13SUMMERSCHOOL1-master768

I was a sophomore in high-school when I was told that I did a ‘great and professional job as an African-American’ after I performed my poetry for the talent show. As I heard this compliment or microaggression, I curled up my lips into a smile and walked away. As a student, how could I respond to this? What was I to do?

Who was this person? It was my Health and Sex Education teacher.

The comment has never left me. If anything, I keep it as a reminder for the work that is required of all of us in this fight for equitable conditions for underrepresented and marginalized students. In my high-school, I was a part of the 10% of minority students. I was a part of the 10% that was absent from the curriculum. I was a part of the 10% that was seen as trouble-makers in the school. I was a part of the 10% that was suffering in silence.

As being a Black girl in a school that left me voiceless and invisible, I faded into the background until I fought my way into the center. At a certain point in high-school, I couldn’t take it. I just couldn’t allow my narrative to be wiped off the face of the Earth. I couldn’t sit in class and allow peers and my teachers to say things that weren’t true about me. It felt as if a war was being waged against me.
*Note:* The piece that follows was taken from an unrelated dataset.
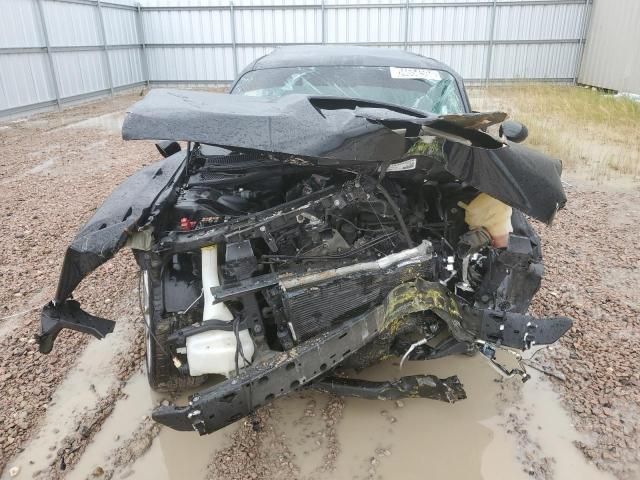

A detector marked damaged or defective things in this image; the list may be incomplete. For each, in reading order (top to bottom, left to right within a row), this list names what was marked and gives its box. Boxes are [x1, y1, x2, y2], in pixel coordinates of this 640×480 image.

detached car part on ground [37, 47, 572, 436]
wrecked black car [37, 47, 572, 436]
crumpled car hood [120, 88, 564, 223]
damaged front bumper [151, 282, 568, 436]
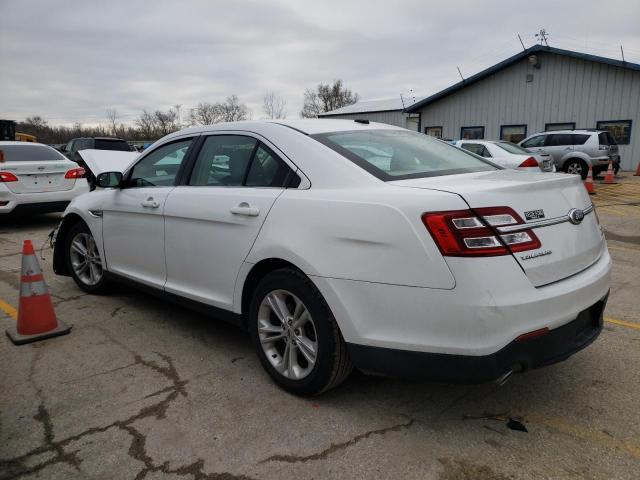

In the same year, I was told by a peer sitting behind me in English class that I couldn’t be a terrorist because of the floral pink scarf that I was wearing on my head.

Say what?

As things became worst, I remember going to lunch late one day because I wanted to check the status of my admission at a local university. As I checked the status and saw that I was admitted into my top pick, I flew down the hallway and towards the cafeteria. As I was running, I was stopped by a staff member. As she stopped me, I explained to her the good news and she chuckled and said, “you’re running as if it’s been a terrorist attack”.

Come again.

In reflecting on the experiences of being a Black Muslim student, I cringe. I cry. I hurt. Why? Because the pain runs deep.

As a marginalized student, where do you go when there’s nowhere to go? So, I ask you this question as you engage in this world as a consumer. How do we create safe spaces for all people? How do we make sure that narratives aren’t being erased? How do we make sure that we aren’t creating spaces that leave people voiceless?

For me, I’ve realized that fighting and working towards social-equality is a mandate for all of us. We must work for freedom. We must work to create a global community that is pluralistic.